My set up is to run a nomad server and then two nomad clients. I’m running the clients in docker containers so that I can easily stop and restart them.
I’m particularly interested in “batch” jobs.
I’m running a job that just sleeps for 30 seconds as a test.
If I run the job, then stop the node that it’s running on, Nomad will reschedule that job onto the other node. I can see that it marks the first allocation as “lost” and then created another one, which then succeeds. What I’m trying to do is control that behaviour. I’d like to be able to stop that happening.
I’ve experimented with the “RestartPolicy” and “ReschedulePolicy” but I’ve not so far been able to make a difference to this.
My scenario is that I’m scheduling what might be quite a long running task (hours). I don’t really want nomad to automatically restart that job if the node that it’s running on goes down. I just want the job to fail.
Is this possible?
Thanks.
Hi @tomqwpl. Thanks for using nomad. I’m sorry you are having a hard time getting the result you want. I’ve got a couple of troubleshooting questions for you?
- Can you post your jobspec?
- Is it safe to assume you tried disabling rescheduling to prevent the allocation being placed elsewhere?

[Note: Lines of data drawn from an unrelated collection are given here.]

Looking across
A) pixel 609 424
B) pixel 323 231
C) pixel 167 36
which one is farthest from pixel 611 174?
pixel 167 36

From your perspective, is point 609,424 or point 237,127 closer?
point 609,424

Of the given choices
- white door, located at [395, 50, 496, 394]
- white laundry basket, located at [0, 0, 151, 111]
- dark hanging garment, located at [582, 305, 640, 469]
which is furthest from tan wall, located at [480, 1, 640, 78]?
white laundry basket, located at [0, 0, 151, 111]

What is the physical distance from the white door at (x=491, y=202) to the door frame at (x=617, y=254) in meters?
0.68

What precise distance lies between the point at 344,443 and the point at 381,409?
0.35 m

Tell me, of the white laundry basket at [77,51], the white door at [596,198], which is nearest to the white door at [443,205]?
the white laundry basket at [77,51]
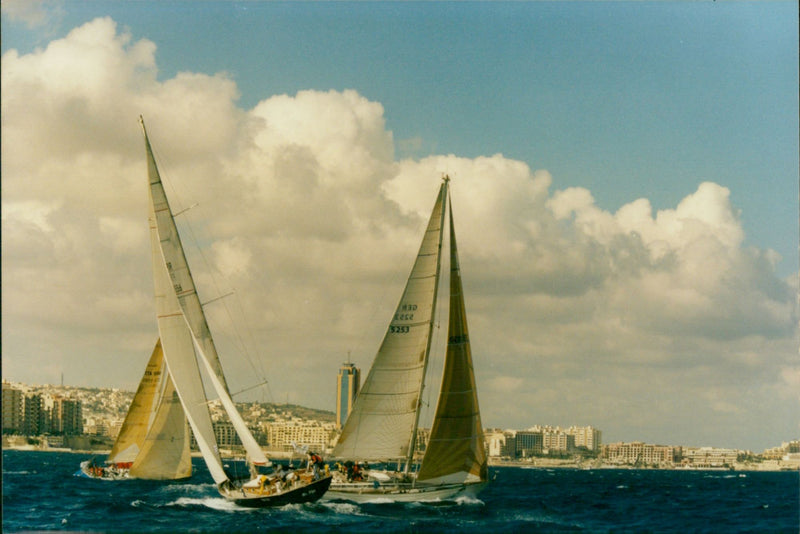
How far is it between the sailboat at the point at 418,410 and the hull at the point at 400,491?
1.5 inches

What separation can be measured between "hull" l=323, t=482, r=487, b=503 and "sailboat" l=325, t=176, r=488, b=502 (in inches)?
1.5

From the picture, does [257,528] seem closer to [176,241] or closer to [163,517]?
[163,517]

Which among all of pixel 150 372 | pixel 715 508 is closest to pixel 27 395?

- Is it also safe to assume you’ve set the restart
attempts
to 0 and mode
to fail?
Here’s an example of what I’m talking about.
job "batch-job" {
datacenters = ["dc1"]
type = "batch"
group "batch-group" {
count = 1
restart {
attempts = 0
mode = "fail"
}
reschedule {
attempts = 0
unlimited = false
}
task "batch-task" {
driver = "docker"
...
}
}
}
Hi Derek,
I’m going it in code rather than constructing a job spec in text, but yes, I’m specifying both of those on the task group:
RestartPolicy: &nomadapi.RestartPolicy{
Attempts: intptr(0),
},
ReschedulePolicy: &nomadapi.ReschedulePolicy{
Attempts: intptr(0),
Unlimited: boolptr(false),
},
If there’s a failure of another kind, it doesn’t restart. It appears to only be in the case of “lost” jobs that these appear to be being ignored and the job is restarted anyway.